From now on, my portfolio can be seen using not only my usual web address joasphotographer.com, but using www.architecturalphotography.london also! Easier!

Two new lenses in the bag!

To be updated nowadays is a hard work, every day a better gear is available, and I can't stay behind. Today I got two of the newest lens from Canon, the EF 11-24mm f/4L USM ultra wide-angle zoom lens, with the widest angle of view (126º05’ diagonal) ever achieved for a rectilinear full-frame Digital SLR lens and the new Canon 16-35mm f4L ultra wide-angle zoom lens features newly developed, high quality Canon optics that incorporate three GMo (Glass-Molded) aspheric lens elements, including a large-diameter aspheric lens, which help improve image quality by correcting aberrations.

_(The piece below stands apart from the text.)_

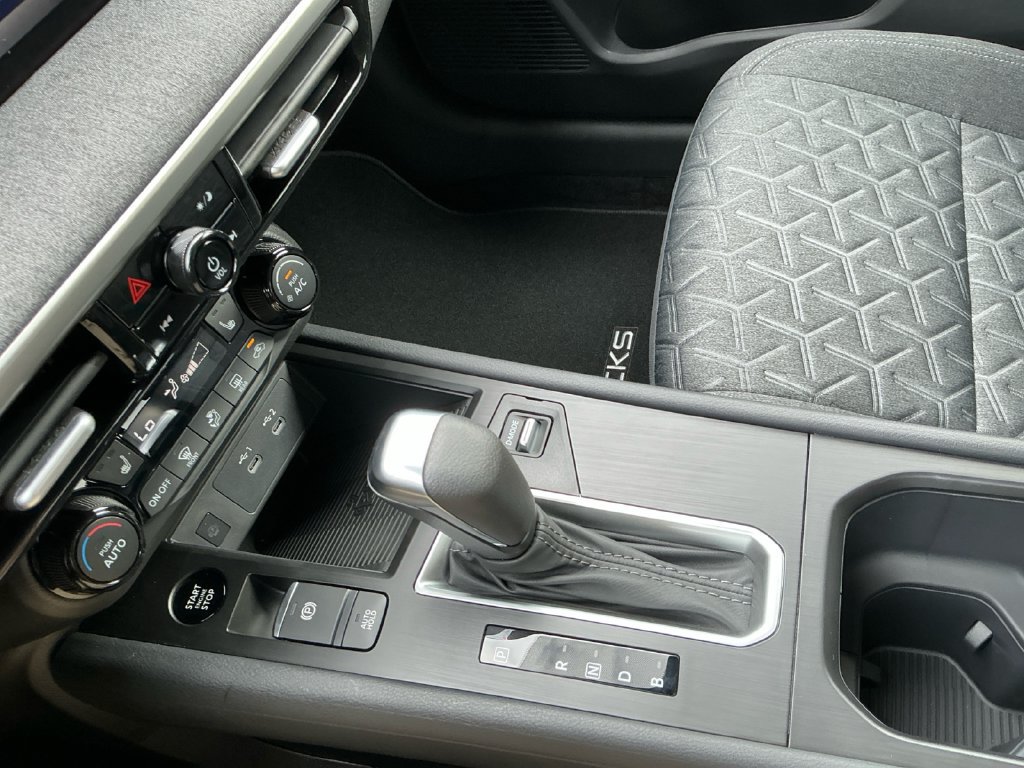 New 2026 Nissan Kicks SV w/ Cold Weather Package FWD image 28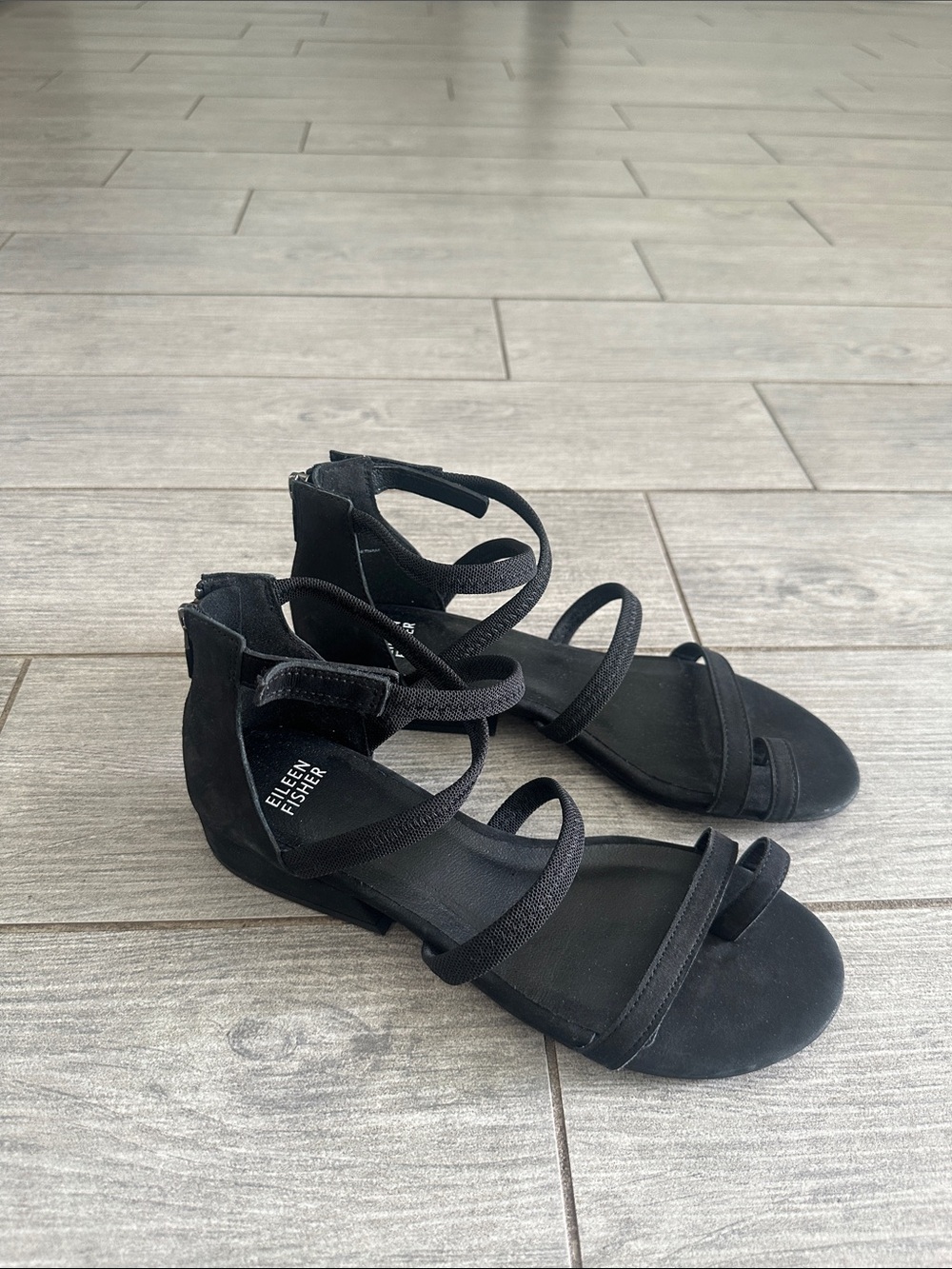 Eileen Fisher Emily Zip Sandals Black Minimalist Strappy Leather New! - Picture 7 of 10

Barbican Architecture | Coming up soon.

Brutalism is an architectural movement that has always fascinated me, especially once I moved to the UK where I had the opportunity to personally contemplate a variety of buildings resulting from this movement. I have always had a strong desire to photograph “béton brut” projects, given the monochrome colours and the prolific use of geometric shapes. Unfortunately, there is almost no demand from my typical client base of architects and property investors for photographs of such projects. In fact, many of the projects have already been earmarked to be demolished to make space for modern architecture. Given these facts, I decided to hurry and turn this desire to portray this architectural movement into a personal project.

I chose two great iconic projects of Brutalist architecture in London, the Barbican Estate by Chamberlin, Powell and Bon and the Balfron Tower + Carradale House complex by Ernő Goldfinger. When portraying the Barbican, my eye searched for the details, the structure, rather than attempting to photograph the estate as a whole. The absence of colour sharpens my eyes to capture even more, the design, the texture of the raw concrete, the graphism created by not only by the design itself but for the curious shadows that such design creates once it is reached by the sun light, changing the landscape at all times. My first series, about the Barbican Estate, was completed recently. Here you can see a selection of 40 carefully selected images that illustrate, in all its splendour, the most beautiful part of this movement. My Balfron Tower + Carradale House photo series is underway and will be completed very soon.